#### Data supplied

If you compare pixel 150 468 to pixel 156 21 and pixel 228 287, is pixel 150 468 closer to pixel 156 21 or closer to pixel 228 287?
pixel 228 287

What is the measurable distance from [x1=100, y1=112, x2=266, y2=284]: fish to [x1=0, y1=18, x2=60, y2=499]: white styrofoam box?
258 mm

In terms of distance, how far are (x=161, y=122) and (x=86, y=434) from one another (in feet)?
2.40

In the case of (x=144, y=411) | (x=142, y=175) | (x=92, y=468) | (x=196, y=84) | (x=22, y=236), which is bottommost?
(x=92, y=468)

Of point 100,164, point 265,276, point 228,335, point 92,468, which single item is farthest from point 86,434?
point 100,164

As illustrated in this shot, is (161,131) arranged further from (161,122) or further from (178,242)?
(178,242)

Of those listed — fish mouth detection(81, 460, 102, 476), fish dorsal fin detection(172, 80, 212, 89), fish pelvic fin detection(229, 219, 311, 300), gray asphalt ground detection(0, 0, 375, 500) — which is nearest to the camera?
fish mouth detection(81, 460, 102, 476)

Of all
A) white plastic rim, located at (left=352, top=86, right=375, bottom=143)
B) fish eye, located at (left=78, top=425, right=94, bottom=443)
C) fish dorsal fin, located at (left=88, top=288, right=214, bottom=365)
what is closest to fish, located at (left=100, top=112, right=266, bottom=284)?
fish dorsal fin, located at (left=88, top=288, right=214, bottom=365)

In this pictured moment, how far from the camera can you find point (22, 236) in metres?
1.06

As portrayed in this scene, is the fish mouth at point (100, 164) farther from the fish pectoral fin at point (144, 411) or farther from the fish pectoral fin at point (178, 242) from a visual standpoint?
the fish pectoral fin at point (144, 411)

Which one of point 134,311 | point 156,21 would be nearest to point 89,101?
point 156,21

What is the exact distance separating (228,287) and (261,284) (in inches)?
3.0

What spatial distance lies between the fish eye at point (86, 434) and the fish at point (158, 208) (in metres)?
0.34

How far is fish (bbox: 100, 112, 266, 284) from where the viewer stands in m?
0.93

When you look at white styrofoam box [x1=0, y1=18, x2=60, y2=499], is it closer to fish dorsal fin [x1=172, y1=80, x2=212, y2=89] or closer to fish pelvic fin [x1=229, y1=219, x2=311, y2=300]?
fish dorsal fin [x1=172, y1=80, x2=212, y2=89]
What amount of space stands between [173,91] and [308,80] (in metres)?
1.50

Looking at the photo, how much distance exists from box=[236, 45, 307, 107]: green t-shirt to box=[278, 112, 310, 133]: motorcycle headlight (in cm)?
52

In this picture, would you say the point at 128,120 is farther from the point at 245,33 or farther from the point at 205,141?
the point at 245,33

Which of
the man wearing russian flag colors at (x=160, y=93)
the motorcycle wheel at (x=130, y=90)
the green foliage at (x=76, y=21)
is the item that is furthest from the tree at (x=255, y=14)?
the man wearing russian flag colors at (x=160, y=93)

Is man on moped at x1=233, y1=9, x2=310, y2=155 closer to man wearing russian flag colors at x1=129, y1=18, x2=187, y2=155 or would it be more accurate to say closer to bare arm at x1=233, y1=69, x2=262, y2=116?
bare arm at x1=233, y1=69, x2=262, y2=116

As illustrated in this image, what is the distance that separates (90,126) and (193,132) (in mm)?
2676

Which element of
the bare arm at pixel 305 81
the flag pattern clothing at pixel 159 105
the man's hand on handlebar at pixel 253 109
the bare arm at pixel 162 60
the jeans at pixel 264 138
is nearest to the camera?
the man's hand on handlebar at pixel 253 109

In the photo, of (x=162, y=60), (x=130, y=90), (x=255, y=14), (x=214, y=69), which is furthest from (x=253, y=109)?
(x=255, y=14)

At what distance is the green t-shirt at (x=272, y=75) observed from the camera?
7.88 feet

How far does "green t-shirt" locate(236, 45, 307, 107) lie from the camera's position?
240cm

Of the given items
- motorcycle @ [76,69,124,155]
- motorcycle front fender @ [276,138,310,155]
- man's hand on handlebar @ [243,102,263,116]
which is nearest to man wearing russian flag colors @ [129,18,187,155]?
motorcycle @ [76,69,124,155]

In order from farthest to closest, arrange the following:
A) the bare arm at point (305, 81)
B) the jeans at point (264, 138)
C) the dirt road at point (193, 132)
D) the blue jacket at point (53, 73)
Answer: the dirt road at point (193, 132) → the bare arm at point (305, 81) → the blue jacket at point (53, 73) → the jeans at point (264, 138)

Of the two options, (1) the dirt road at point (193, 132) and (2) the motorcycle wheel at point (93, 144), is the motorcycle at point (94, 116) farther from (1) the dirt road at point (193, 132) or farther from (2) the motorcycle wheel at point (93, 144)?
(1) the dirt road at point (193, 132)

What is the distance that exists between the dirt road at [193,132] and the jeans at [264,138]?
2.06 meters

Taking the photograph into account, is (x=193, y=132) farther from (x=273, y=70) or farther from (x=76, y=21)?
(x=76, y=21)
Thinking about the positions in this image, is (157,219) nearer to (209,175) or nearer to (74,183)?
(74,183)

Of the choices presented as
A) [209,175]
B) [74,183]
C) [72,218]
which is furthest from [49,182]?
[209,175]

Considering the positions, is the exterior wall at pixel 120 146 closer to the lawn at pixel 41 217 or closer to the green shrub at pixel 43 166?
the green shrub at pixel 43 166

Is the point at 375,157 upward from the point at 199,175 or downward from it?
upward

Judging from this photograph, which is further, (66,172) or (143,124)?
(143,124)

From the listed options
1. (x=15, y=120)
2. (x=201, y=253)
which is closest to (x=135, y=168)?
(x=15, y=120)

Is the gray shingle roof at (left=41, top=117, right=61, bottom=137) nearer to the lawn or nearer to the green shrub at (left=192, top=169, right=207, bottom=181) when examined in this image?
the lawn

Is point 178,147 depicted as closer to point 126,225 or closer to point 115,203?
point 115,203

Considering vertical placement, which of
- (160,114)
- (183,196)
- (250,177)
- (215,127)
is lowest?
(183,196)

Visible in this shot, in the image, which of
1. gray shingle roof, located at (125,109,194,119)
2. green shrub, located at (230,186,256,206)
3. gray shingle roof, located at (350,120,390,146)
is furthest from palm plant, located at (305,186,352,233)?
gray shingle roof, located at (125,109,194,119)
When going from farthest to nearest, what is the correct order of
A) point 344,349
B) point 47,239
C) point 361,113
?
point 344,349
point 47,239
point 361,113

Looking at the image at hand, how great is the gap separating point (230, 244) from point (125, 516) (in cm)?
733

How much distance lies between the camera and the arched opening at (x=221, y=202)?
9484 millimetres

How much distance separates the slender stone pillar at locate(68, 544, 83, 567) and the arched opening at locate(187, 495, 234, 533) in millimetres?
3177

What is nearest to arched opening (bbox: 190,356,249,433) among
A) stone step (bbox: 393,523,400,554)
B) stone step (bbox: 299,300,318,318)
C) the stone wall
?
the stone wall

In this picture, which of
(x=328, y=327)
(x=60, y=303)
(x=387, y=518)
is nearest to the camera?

########

Rewrite all the records above as a single numbered list, one line per item, with the blank lines left out.

Exercise solution:
1. If you compare pixel 150 468 to pixel 156 21 and pixel 228 287, is pixel 150 468 closer to pixel 156 21 or closer to pixel 228 287?
2. pixel 228 287
3. What is the measurable distance from [x1=100, y1=112, x2=266, y2=284]: fish to [x1=0, y1=18, x2=60, y2=499]: white styrofoam box?
4. 258 mm
5. In terms of distance, how far are (x=161, y=122) and (x=86, y=434) from one another (in feet)?
6. 2.40
7. In the case of (x=144, y=411) | (x=142, y=175) | (x=92, y=468) | (x=196, y=84) | (x=22, y=236), which is bottommost?
8. (x=92, y=468)
9. Of point 100,164, point 265,276, point 228,335, point 92,468, which single item is farthest from point 86,434?
10. point 100,164
11. As illustrated in this shot, is (161,131) arranged further from (161,122) or further from (178,242)?
12. (178,242)
13. Of those listed — fish mouth detection(81, 460, 102, 476), fish dorsal fin detection(172, 80, 212, 89), fish pelvic fin detection(229, 219, 311, 300), gray asphalt ground detection(0, 0, 375, 500) — which is nearest to the camera?
14. fish mouth detection(81, 460, 102, 476)
15. Of all
16. A) white plastic rim, located at (left=352, top=86, right=375, bottom=143)
17. B) fish eye, located at (left=78, top=425, right=94, bottom=443)
18. C) fish dorsal fin, located at (left=88, top=288, right=214, bottom=365)
19. what is closest to fish, located at (left=100, top=112, right=266, bottom=284)?
20. fish dorsal fin, located at (left=88, top=288, right=214, bottom=365)
21. In this pictured moment, how far from the camera can you find point (22, 236) in metres?
22. 1.06
23. As portrayed in this scene, is the fish mouth at point (100, 164) farther from the fish pectoral fin at point (144, 411) or farther from the fish pectoral fin at point (178, 242) from a visual standpoint?
24. the fish pectoral fin at point (144, 411)
25. Which one of point 134,311 | point 156,21 would be nearest to point 89,101?
26. point 156,21
27. What is the exact distance separating (228,287) and (261,284) (in inches)?
28. 3.0
29. What spatial distance lies between the fish eye at point (86, 434) and the fish at point (158, 208) (in metres)?
30. 0.34
31. How far is fish (bbox: 100, 112, 266, 284) from where the viewer stands in m?
32. 0.93
33. When you look at white styrofoam box [x1=0, y1=18, x2=60, y2=499], is it closer to fish dorsal fin [x1=172, y1=80, x2=212, y2=89] or closer to fish pelvic fin [x1=229, y1=219, x2=311, y2=300]?
34. fish dorsal fin [x1=172, y1=80, x2=212, y2=89]
35. What amount of space stands between [173,91] and [308,80] (in metres)?
36. 1.50
37. Looking at the photo, how much distance exists from box=[236, 45, 307, 107]: green t-shirt to box=[278, 112, 310, 133]: motorcycle headlight (in cm)?
38. 52
39. In this picture, would you say the point at 128,120 is farther from the point at 245,33 or farther from the point at 205,141?
40. the point at 245,33
41. Which of
42. the man wearing russian flag colors at (x=160, y=93)
43. the motorcycle wheel at (x=130, y=90)
44. the green foliage at (x=76, y=21)
45. is the item that is furthest from the tree at (x=255, y=14)?
46. the man wearing russian flag colors at (x=160, y=93)
47. Is man on moped at x1=233, y1=9, x2=310, y2=155 closer to man wearing russian flag colors at x1=129, y1=18, x2=187, y2=155 or would it be more accurate to say closer to bare arm at x1=233, y1=69, x2=262, y2=116?
48. bare arm at x1=233, y1=69, x2=262, y2=116
49. As illustrated in this image, what is the distance that separates (90,126) and (193,132) (in mm)?
50. 2676
51. Which element of
52. the bare arm at pixel 305 81
53. the flag pattern clothing at pixel 159 105
54. the man's hand on handlebar at pixel 253 109
55. the bare arm at pixel 162 60
56. the jeans at pixel 264 138
57. is nearest to the camera?
58. the man's hand on handlebar at pixel 253 109
59. In the photo, of (x=162, y=60), (x=130, y=90), (x=255, y=14), (x=214, y=69), which is furthest from (x=253, y=109)?
60. (x=255, y=14)
61. At what distance is the green t-shirt at (x=272, y=75) observed from the camera?
62. 7.88 feet
63. How far does "green t-shirt" locate(236, 45, 307, 107) lie from the camera's position?
64. 240cm
65. Of the given items
66. - motorcycle @ [76,69,124,155]
67. - motorcycle front fender @ [276,138,310,155]
68. - man's hand on handlebar @ [243,102,263,116]
69. which is nearest to man wearing russian flag colors @ [129,18,187,155]?
70. motorcycle @ [76,69,124,155]
71. In order from farthest to closest, arrange the following:
72. A) the bare arm at point (305, 81)
73. B) the jeans at point (264, 138)
74. C) the dirt road at point (193, 132)
75. D) the blue jacket at point (53, 73)
76. Answer: the dirt road at point (193, 132) → the bare arm at point (305, 81) → the blue jacket at point (53, 73) → the jeans at point (264, 138)
77. Of the two options, (1) the dirt road at point (193, 132) and (2) the motorcycle wheel at point (93, 144), is the motorcycle at point (94, 116) farther from (1) the dirt road at point (193, 132) or farther from (2) the motorcycle wheel at point (93, 144)?
78. (1) the dirt road at point (193, 132)
79. What is the distance that exists between the dirt road at [193,132] and the jeans at [264,138]?
80. 2.06 meters
81. Taking the photograph into account, is (x=193, y=132) farther from (x=273, y=70) or farther from (x=76, y=21)?
82. (x=76, y=21)
83. Thinking about the positions in this image, is (157,219) nearer to (209,175) or nearer to (74,183)?
84. (74,183)
85. Of the choices presented as
86. A) [209,175]
87. B) [74,183]
88. C) [72,218]
89. which is furthest from [49,182]?
90. [209,175]
91. Considering the positions, is the exterior wall at pixel 120 146 closer to the lawn at pixel 41 217 or closer to the green shrub at pixel 43 166?
92. the green shrub at pixel 43 166
93. Is the point at 375,157 upward from the point at 199,175 or downward from it?
94. upward
95. Judging from this photograph, which is further, (66,172) or (143,124)?
96. (143,124)
97. From the listed options
98. 1. (x=15, y=120)
99. 2. (x=201, y=253)
100. which is closest to (x=135, y=168)?
101. (x=15, y=120)
102. Is the gray shingle roof at (left=41, top=117, right=61, bottom=137) nearer to the lawn or nearer to the green shrub at (left=192, top=169, right=207, bottom=181) when examined in this image?
103. the lawn
104. Is point 178,147 depicted as closer to point 126,225 or closer to point 115,203?
105. point 115,203
106. Considering vertical placement, which of
107. - (160,114)
108. - (183,196)
109. - (250,177)
110. - (215,127)
111. is lowest?
112. (183,196)
113. Visible in this shot, in the image, which of
114. 1. gray shingle roof, located at (125,109,194,119)
115. 2. green shrub, located at (230,186,256,206)
116. 3. gray shingle roof, located at (350,120,390,146)
117. is furthest from palm plant, located at (305,186,352,233)?
118. gray shingle roof, located at (125,109,194,119)
119. When going from farthest to nearest, what is the correct order of
120. A) point 344,349
121. B) point 47,239
122. C) point 361,113
123. ?
124. point 344,349
125. point 47,239
126. point 361,113
127. Looking at the image at hand, how great is the gap separating point (230, 244) from point (125, 516) (in cm)?
128. 733
129. How much distance lies between the camera and the arched opening at (x=221, y=202)?
130. 9484 millimetres
131. How much distance separates the slender stone pillar at locate(68, 544, 83, 567) and the arched opening at locate(187, 495, 234, 533) in millimetres?
132. 3177
133. What is nearest to arched opening (bbox: 190,356,249,433) among
134. A) stone step (bbox: 393,523,400,554)
135. B) stone step (bbox: 299,300,318,318)
136. C) the stone wall
137. ?
138. the stone wall
139. In this picture, which of
140. (x=328, y=327)
141. (x=60, y=303)
142. (x=387, y=518)
143. is nearest to the camera?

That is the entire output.